When war with Germany was declared in August, 1914, the Old Prebendal at Shipton under Wychwood was a lovely ‘stately home’ in the old tradition – dignified, handsome, comfortable, well-staffed with ‘domestics’, gardeners and coachman, and owned by a ‘stately’ pair of occupiers, Dr and Mrs Hinde. Soon, Britain was really at war and our young men were being killed or wounded by tens of thousands, at which Dr and Mrs Hinde offered to turn part of the house into a convalescent home for wounded men, an offer quickly accepted by the authorities.

Beds, medical supplies, and other necessities, plus a nurse or two, quickly appeared at Shipton and were soon followed by a string of young men in blue hospital uniforms. When 1915 became warm enough, the lovely garden took on a new look with groups of blue-clad men – some bandaged, some on crutches ¬enjoying the peace and beauty of it.

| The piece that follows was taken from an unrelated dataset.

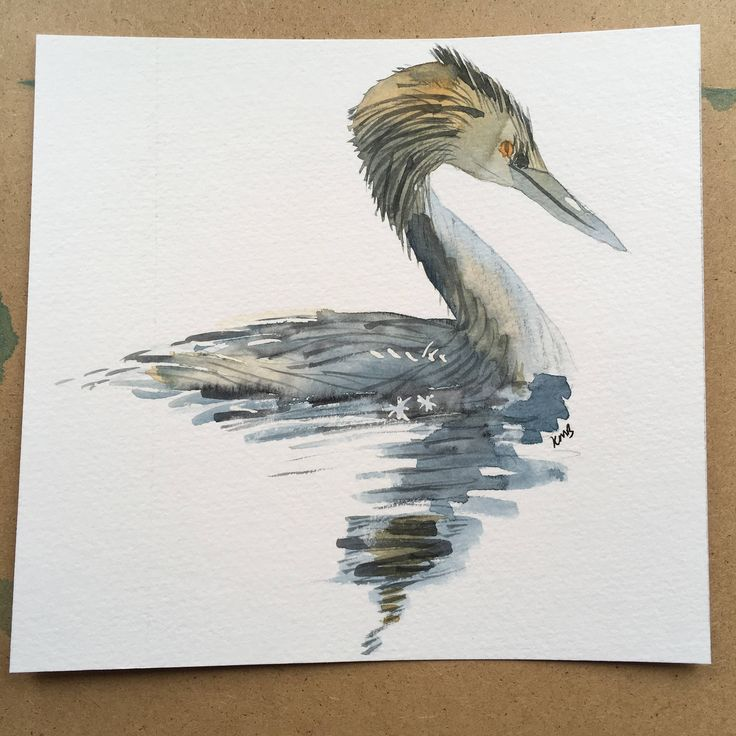 Grebe - water bird painting in watercolours by KnottyThistle on Etsy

At least two romances developed from all this. One had begun previously when Mrs Hinde engaged a new, young assistant gardener named William Sabin. Finding that Will was attracted to her personal maid, Nell Evens, Mrs Hinde thought it best for Nell to go home to Lancashire, which she did, though not surprisingly Will was soon called up for army service. Mrs Hinde was then without either of them and, missing Nell’s invaluable services, she quickly recalled Nell and used her in the convalescent home arrangements. To that end Mrs Hinde bought a motorcar – an Overland ‘tourer’ – which Nell quickly learned to drive and many of the wounded soldiers were met at the station by Nell and the Overland. And what could Mrs Hinde say or do when one of the wounded arrivals was none other than Will Sabin? Thus, a few years later Will and Nell were married, being tremendously happy together for many years and dying within a week of one another in Hertfordshire.

By another coincidence, one of the wounded soldiers turned out to be Nell’s brother, an extremely good-looking young man who, while at the Old Prebendary, quickly ‘fell’ for one of the young housemaids. It was all very sudden, and a great event in the first year of the Shipton ‘soldiers convalescent Home’ was when Levi Norman Evens (aged 22) married Katherine Lilian Alice Wall (21) at the Parish Church on 14 July 1915.

They were anxious to marry before Levi’s return to the trenches; Mrs Hinde was anxious that it should be more than just a ‘war wedding’; and so she did all she could to make it a great day for both. Thus, the procession out of the Church was of a ‘white’ bride, a handsome soldier bridegroom, soldier best man, six `white’ bridesmaids, and lastly a very young pageboy dressed in a sailor outfit and carrying a Union Jack which, incidentally, he had dropped with a clatter in the centre aisle during a prayer! (No carpet those days!) Sadly, as the war took its course, Levi Evens was badly gassed and he died very soon after the war ended.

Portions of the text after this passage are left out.